All chemicals and solvents were obtained from commercial sources and used without further purification.

3.3. General Procedure for the Synthesis of Compound 3 and 4

A mixture of 2-Aminoacetophenone 1 (0.8 mmol, 108 mg, 97 µL and 2 equivalent), (+)-4-cholesten-3-one 2 (0.4 mmol and 154 mg) and p-TsOH·H₂O (0.4 mmol, 76 mg and 1 equivalent) in Toluene (2 mL) was stirred at 80 °C for 5 h. After completion (reaction monitored via TLC eluting in pure CH₂Cl₂), the mixture was diluted using a saturated solution of NaHCO₃ and extracted using CH₂Cl₂ (25 mL × 3). The combined organic layer was dried over anhydrous Na₂SO₄. After the removal of the solvent at reduced pressure, the crude product was purified via flash chromatography using silica gel eluting with n-hexane/CH₂Cl₂ mixtures (from 9:1 to pure CH₂Cl₂) to give 189 mg of (3R,3aR,5bR)-3a,5b,13-trimethyl-3-((R)-6-methylheptan-2-yl)-2,3,3a,4,5,5a,5b,6,7,15,15a,15b-dodecahydro-1H-cyclopenta[5,6]naphtho[2,1-a]acridine (3) as a white solid (yield 98%; mp 127.5–128.0 °C; [α]_D= −10.78 (c 0.1 in CHCl₃). IR (cm⁻¹) 2944; 2920; 2866; 2845; 1452; 1380; 765).

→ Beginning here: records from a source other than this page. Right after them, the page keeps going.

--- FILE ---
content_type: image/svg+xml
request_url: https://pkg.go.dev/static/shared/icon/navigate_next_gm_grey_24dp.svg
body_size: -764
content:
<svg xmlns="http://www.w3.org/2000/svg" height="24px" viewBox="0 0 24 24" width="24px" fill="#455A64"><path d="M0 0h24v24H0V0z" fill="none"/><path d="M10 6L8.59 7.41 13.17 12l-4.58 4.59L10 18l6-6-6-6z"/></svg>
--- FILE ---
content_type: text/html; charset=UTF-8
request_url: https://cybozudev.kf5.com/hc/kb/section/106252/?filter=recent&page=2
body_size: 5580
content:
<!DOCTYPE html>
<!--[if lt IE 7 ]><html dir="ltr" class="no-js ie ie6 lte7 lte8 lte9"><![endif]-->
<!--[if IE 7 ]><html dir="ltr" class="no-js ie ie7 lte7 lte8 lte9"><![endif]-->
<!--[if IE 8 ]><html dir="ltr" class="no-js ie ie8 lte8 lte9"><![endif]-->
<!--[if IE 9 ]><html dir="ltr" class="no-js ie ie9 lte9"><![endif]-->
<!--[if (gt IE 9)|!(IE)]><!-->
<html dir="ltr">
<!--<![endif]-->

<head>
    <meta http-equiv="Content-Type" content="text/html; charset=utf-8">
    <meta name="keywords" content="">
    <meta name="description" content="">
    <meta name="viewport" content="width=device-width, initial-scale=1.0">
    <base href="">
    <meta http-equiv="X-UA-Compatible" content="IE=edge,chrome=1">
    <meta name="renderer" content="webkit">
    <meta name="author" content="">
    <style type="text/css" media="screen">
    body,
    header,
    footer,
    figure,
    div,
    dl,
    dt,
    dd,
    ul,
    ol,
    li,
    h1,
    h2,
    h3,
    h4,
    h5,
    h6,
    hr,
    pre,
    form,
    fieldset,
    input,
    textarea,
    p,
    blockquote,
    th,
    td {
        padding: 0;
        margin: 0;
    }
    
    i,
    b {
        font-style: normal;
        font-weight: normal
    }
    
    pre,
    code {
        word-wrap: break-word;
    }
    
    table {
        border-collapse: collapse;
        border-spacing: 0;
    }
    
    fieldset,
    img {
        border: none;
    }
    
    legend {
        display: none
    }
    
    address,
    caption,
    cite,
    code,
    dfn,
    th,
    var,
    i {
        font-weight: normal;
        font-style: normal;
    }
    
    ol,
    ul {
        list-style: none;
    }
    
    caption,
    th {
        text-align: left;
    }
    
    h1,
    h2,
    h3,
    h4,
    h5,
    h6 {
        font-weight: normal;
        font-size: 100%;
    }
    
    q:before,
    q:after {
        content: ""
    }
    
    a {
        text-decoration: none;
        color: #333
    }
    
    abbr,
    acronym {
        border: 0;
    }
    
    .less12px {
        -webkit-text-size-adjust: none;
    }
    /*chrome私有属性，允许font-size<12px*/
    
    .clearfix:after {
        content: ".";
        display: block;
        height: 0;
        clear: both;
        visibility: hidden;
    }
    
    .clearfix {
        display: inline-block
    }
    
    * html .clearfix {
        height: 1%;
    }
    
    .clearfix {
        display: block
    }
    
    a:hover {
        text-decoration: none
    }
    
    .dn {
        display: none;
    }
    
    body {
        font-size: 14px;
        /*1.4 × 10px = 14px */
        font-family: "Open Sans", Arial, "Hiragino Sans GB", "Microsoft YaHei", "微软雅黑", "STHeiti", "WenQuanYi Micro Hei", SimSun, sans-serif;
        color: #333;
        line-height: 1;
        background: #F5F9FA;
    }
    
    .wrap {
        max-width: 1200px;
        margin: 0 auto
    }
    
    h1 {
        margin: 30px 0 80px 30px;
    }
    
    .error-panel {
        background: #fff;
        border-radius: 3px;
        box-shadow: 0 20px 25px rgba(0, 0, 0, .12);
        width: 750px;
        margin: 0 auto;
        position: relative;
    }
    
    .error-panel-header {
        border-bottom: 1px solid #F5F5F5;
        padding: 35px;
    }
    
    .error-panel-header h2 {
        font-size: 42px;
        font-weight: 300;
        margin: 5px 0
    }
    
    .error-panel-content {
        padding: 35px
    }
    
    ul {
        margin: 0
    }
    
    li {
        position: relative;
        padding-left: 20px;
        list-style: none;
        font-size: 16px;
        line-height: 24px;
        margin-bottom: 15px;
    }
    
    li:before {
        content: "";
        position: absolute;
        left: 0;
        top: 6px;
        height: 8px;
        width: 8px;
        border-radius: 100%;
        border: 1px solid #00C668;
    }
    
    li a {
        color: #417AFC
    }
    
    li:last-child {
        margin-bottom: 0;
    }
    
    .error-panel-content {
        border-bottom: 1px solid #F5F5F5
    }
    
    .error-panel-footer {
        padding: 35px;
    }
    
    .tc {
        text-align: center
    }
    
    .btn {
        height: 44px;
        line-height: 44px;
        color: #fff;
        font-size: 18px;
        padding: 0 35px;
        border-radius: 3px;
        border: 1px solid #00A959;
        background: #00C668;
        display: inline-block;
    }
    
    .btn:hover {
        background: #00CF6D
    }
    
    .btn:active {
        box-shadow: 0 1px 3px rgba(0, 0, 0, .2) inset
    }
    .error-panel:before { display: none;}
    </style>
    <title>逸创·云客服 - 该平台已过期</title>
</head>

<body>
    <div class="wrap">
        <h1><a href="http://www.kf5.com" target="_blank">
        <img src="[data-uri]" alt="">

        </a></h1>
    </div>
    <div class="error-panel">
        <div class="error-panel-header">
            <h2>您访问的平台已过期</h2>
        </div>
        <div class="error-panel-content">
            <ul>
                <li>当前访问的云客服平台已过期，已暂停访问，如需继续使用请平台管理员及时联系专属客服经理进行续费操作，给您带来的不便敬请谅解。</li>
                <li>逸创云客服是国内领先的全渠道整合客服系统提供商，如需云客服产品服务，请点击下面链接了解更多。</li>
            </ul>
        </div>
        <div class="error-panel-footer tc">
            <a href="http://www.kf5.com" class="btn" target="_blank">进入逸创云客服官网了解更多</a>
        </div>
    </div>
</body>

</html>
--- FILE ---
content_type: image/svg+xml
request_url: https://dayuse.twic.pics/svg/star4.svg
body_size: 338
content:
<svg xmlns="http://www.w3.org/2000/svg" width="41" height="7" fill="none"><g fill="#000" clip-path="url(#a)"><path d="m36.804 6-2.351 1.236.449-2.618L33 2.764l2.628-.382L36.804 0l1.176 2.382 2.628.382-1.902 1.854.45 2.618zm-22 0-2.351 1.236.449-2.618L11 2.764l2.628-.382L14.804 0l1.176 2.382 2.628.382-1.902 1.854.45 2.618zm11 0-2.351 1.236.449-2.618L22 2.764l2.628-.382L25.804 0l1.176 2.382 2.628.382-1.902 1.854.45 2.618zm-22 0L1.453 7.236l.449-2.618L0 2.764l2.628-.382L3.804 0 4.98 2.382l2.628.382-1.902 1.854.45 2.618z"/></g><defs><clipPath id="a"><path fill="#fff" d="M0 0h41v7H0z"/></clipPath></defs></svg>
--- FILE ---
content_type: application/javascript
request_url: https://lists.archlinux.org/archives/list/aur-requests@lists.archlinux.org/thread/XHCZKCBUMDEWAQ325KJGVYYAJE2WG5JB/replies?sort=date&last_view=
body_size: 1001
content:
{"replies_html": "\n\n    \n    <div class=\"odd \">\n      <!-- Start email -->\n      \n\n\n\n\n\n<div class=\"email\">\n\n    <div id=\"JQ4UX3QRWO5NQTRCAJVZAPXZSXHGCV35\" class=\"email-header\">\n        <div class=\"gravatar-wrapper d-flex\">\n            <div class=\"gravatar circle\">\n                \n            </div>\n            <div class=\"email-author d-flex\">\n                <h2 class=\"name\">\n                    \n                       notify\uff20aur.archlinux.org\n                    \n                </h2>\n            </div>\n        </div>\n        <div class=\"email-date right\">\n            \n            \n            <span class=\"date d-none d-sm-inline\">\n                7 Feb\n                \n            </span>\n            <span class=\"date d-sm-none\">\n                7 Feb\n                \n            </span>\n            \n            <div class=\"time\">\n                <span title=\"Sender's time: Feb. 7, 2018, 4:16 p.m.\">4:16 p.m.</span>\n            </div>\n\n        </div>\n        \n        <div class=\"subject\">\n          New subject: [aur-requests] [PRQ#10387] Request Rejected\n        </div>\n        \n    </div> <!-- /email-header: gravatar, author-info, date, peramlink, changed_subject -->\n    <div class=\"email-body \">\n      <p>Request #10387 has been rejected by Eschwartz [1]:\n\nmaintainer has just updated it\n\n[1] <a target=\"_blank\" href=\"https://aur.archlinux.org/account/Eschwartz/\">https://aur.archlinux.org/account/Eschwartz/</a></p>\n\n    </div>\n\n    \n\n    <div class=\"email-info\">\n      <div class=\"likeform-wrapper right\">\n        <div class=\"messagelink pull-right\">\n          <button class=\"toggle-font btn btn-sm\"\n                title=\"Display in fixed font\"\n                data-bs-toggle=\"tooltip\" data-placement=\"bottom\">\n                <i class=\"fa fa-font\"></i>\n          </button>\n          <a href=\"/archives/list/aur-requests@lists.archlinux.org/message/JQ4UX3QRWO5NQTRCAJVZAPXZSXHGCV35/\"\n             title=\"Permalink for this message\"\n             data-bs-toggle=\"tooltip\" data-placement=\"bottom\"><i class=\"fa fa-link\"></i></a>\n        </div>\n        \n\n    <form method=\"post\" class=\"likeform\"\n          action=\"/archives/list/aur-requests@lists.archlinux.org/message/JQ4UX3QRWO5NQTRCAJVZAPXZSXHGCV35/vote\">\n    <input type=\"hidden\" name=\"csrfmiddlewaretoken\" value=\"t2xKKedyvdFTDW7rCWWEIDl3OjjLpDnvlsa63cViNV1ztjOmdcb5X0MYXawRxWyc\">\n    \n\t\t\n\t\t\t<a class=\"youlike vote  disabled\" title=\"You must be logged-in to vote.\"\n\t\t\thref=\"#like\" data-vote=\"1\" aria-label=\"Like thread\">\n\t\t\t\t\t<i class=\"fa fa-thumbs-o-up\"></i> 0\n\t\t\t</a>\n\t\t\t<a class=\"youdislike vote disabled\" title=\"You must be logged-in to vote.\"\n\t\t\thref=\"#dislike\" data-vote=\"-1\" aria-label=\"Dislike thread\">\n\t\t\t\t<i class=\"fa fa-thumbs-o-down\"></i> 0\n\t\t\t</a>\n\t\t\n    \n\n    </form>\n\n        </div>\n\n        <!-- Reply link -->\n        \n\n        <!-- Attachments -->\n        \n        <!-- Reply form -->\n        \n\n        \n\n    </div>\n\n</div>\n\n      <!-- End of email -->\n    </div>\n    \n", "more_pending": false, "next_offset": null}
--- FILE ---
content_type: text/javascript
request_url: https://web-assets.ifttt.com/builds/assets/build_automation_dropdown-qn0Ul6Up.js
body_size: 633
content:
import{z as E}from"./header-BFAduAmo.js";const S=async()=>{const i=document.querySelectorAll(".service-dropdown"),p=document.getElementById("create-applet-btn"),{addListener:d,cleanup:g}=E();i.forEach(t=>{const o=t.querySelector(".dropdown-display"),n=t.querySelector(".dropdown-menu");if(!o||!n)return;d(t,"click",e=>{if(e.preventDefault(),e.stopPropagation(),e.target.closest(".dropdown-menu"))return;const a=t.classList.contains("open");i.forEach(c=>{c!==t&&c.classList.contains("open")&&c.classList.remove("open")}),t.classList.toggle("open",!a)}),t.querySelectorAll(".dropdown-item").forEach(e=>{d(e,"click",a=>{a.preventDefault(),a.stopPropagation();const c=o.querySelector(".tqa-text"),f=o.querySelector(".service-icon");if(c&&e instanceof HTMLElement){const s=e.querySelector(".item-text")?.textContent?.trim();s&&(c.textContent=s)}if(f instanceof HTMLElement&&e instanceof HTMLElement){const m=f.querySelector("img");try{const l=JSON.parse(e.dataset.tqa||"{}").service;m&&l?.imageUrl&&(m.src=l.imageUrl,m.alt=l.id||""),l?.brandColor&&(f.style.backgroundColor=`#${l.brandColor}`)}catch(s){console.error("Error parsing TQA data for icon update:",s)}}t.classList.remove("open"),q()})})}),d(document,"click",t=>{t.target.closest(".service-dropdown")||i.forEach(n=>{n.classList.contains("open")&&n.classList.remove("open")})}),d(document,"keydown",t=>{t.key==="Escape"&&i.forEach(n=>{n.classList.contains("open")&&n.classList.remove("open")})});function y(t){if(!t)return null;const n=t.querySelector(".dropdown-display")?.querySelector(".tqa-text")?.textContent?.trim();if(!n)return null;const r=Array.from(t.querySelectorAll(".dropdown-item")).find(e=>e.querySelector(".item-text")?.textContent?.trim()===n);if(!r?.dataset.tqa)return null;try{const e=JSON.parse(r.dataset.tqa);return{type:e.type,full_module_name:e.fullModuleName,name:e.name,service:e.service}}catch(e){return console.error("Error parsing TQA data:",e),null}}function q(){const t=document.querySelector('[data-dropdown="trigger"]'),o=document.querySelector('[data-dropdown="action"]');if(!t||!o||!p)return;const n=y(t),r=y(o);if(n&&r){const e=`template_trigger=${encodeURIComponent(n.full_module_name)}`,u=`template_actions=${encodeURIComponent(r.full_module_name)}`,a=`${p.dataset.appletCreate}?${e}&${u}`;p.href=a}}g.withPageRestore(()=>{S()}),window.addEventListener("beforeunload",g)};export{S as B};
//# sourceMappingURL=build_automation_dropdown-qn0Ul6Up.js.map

¹H NMR (400 MHz, CDCl₃) δ 7.98 (dd, J = 12.2, 8.4 Hz, 2H); 7.62 (t, J = 7.5 Hz, 1H); 7.49 (t, J = 7.6 Hz, 1H); 5.60 (d, J = 3.3 Hz, 1H); 2.89–2.78 (m, 2H); 2.70 (s, 3H); 2.31 (dt, J = 17.5, 4.6 Hz, 1H); 2.19–2.05 (m, 2H); 1.94–0.99 (m, 21H); 0.93 (m, 12H) and 0.76 (s, 3H). ¹³C{¹H} NMR (101 MHz, CDCl₃) δ 161.3; 145.7; 139.8; 139.2; 132.4; 128.9; 128.6; 128.2; 128.1; 125.3; 124.4; 56.9; 56.3; 47.3; 42.6; 40.0; 39.5; 38.0; 36.2; 35.8; 34.6; 32.31; 32.30; 32.0; 28.3; 28.0; 24.2; 23.9; 23.7; 22.8; 22.6; 22.0; 18.7; 15.5 and 12.1. HRMS: m/z (MALDI-TOF) positive ion, which was calculated for C₃₅H₅₀N: [M + H]⁺ 484.3943, found: 484.3941 (see Supplementary Materials).

A mixture of 2-Aminoacetophenone 1 (0.44 mmol, 59 mg, 53 µL and 1.1 equivalent), (+)-4-cholesten-3-one 2 (0.4 mmol, 154 mg and 1.0 equivalent) and NaAuCl₄·2H₂O (0.02 mmol, 8 mg and 0.05 equivalent) in EtOH (2 mL) was stirred at 110 °C for 5 h. After completion (reaction monitored via TLC elution in pure CH₂Cl₂), the mixture was diluted using a saturated solution of NaHCO₃ and extracted using CH₂Cl₂ (25 mL × 3). The combined organic layers were dried using anhydrous Na₂SO₄. After the removal of the solvent at reduced pressure, the crude was purified via flash chromatography (eluents: n-hexane/CH₂Cl₂ mixtures from 9:1 to pure CH₂Cl₂) to yield 30 mg of (1R,13aR,15aR)-12,13a,15a-trimethyl-1-((R)-6-methylheptan-2-yl)-2,3,3a,3b,4,5,13,13a,13b,14,15,15a-dodecahydro-1H-cyclopenta[5,6]naphtho[1,2-b]acridine (4) as a white solid (yield 30%; mp 136.3–138.8 °C; [α]_D= 30.06 (c 0.02 in CHCl₃). IR (cm⁻¹): 2928; 2868; 1451; 1380; 761; 754.

¹H NMR (400 MHz, CDCl₃) δ 7.92 (dd, J = 22.8, 8.3 Hz, 2H); 7.56 (t, J = 7.6 Hz, 1H); 7.41 (t, J = 7.6 Hz, 1H); 6.45 (s, 1H); 3.26 (d, J = 15.3 Hz, 1H); 2.55 (s, 3H); 2.53–2.37 (m, 3H); 2.07 (t, J = 12.3 Hz, 1H); 1.91–0.98 (m, 21H); 0.97–0.82 (m, 12H) and 0.74 (s, 3H). ¹³C{¹H} NMR (101 MHz, CDCl₃) δ 156.7; 153.5; 146.5; 139.1; 129.2; 128.0; 127.6; 125.7; 125.1; 123.6; 123.4; 56.3; 56.1; 53.6; 42.7; 39.9; 39.5; 39.2; 38.8; 36.2; 36.1; 35.8; 31.7; 31.5; 29.7; 28.2; 28.0; 24.3; 23.9; 22.8; 22.6; 21.9; 18.7; 18.4; 13.4 and 11.9. HRMS: m/z (MALDI-TOF) positive ion, which was calculated for C₃₅H₅₀N: [M + H]⁺ 484.3943, found: 484.3945 (see Supplementary Materials).

4. Conclusions

In summary, we presented a direct means of accessing synthetically relevant fused angular- and linear 4-methyl-substituted quinoline derivatives of 4-cholesten-3-one. In addition to successfully adjusting the reaction parameters to maximize the yield of the angular regioisomer, the challenging linear derivative has been achieved in a significant isolated yield for the first time. The evaluation of the biological activity of both molecules will occur in due course in our laboratory.